Source records:

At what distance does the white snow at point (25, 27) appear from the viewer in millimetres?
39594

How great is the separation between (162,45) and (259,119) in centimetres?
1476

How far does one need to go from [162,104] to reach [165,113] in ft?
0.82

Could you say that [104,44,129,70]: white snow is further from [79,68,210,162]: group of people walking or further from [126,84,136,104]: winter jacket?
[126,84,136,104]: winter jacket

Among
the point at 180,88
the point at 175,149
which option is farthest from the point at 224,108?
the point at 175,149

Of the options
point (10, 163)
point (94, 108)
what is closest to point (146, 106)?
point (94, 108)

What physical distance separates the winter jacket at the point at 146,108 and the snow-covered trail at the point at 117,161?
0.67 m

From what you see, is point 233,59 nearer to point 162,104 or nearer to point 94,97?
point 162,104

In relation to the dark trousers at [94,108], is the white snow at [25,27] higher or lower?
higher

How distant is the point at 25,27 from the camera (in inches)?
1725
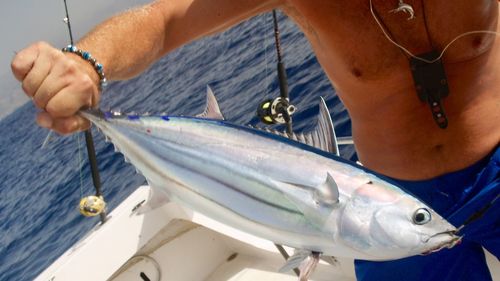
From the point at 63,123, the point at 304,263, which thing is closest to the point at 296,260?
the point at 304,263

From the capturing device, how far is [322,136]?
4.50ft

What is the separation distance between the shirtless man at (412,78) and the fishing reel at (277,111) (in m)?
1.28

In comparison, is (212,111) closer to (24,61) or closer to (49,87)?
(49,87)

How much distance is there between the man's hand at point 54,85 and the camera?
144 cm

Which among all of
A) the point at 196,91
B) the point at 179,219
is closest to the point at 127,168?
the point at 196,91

---

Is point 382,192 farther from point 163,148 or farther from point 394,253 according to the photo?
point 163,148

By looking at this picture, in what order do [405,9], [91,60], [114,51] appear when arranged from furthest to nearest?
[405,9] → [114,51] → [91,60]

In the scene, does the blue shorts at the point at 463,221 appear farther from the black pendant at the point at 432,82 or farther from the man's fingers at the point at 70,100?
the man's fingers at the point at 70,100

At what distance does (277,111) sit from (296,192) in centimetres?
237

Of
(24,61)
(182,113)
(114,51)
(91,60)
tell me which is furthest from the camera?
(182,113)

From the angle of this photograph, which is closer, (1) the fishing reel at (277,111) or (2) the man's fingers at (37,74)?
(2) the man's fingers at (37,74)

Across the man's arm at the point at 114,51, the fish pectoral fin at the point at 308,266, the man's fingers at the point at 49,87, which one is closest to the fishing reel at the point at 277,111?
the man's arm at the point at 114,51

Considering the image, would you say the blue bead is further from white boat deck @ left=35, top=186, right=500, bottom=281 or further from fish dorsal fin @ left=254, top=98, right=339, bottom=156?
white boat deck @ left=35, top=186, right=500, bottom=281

Written instruction: Give back, unchanged, the stretch of the material above from the line containing "Is point 382,192" through the line containing "[405,9] → [114,51] → [91,60]".

Exercise result:
Is point 382,192 farther from point 163,148 or farther from point 394,253 according to the photo?
point 163,148

By looking at this picture, in what order do [405,9], [91,60], [114,51] appear when arranged from furthest to nearest?
[405,9] → [114,51] → [91,60]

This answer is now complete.